-- TASK BRIEF --
Extend the mailing-list thread on cluster fencing below, picking up right after its final sentence.

Il 17/06/2014 16:32, Digimer ha scritto:
On 17/06/14 10:23 AM, Denniston, Todd A CIV NAVSURFWARCENDIV Crane wrote:
-----Original Message----- From: Digimer [mailto:lists@alteeve.ca] Sent: Monday, June 16, 2014 3:20 PM To: CentOS mailing list Subject: Re: [CentOS] Question about clustering
On 16/06/14 02:55 PM, m.roth@5-cent.us wrote:
<SNIP> >> One can also set the cluster nodes to failover, and when the failed node >> comes up, to *not* try to take back the services, leaving it in a state >> for you to fix it. >> >> mark, first work on h/a clusters 1997-2001 > > Failover and recovery are secondary to fencing. The surviving node(s) > can't begin recovery until the lost node is in a known state. To make an > assumption about the node's state (by, for example, assuming that no > access to the node is sufficient to determine it is off) is to risk a > split-brain. Even something as relatively "minor" as a floating IP can > potentially cause problems with ARP, for example. > > Cheers
Having operated a file serving cluster for a few years (~2001-2006) without ANY fencing device, I can tell you that it causes split-brain in the admins too, i.e., I AGREE.
To which I can use the analogy that in the 18 years I've driven a car, I've never needed my seat belt or airbags. I still put my seatbelt on every time I go anywhere though, and I won't buy a car without airbags. ;)
Earlier, Alessandro Baggi wrote:
there is a chance to make fencing without hardware, but only software?
To which Digimer, answered: No. <SNIP info about fence device independence>
However, there is an *Almost* software only fence.
If you goal is high-availability, there is a strong argument that "almost" isn't enough.
Unfortunately for me I learned about (or at least understood) the stonith devices late in the above system's life. I expect even meatware stonith[1] could have saved me considerable pain five or six times.

-- COLLECTED MATERIAL --

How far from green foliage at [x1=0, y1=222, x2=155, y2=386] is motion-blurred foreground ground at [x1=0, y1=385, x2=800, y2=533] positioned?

-- RIGHT ANSWER --
Manual fencing was dropped as a supported fence method in RHEL 6 because it was too prone to human mistakes. When an HA cluster is hung and an admin who might not have touched the cluster in months has users and managers yelling at them, mistakes with potentially massive consequences happen.
Manual fencing is just not safe.
Understand that I am not recommending meatware stonith to be a good operational stonith device, see [2] for how much subtle understanding the meat has to have, but it would be much better than NO operational stonith device.
Bingo on the meat, disagree on "no stonith" at all. A cluster must have fencing.
[1] http://clusterlabs.org/doc/crm_fencing.html#_meatware [2] http://oss.clusterlabs.org/pipermail/pacemaker/2011-June/010693.html
Even when this disclaimer is not here: I am not a contracting officer. I do not have authority to make or modify the terms of any contract.
Cheers
Ok, fencing is a requirement for a cluster for hardware failure. I've another question about this arg, but for software failure. Supposing to have a cluster of httpd installation on 6 virtualized hosts, each one on a different server. Suppose also that a guest (named host6) has a problem and can't start apache. With this scenario, the ipmi, ups are unnecessary. How to work fencing in this way? How to make fencing node?
Thanks in advance.
Alessandro.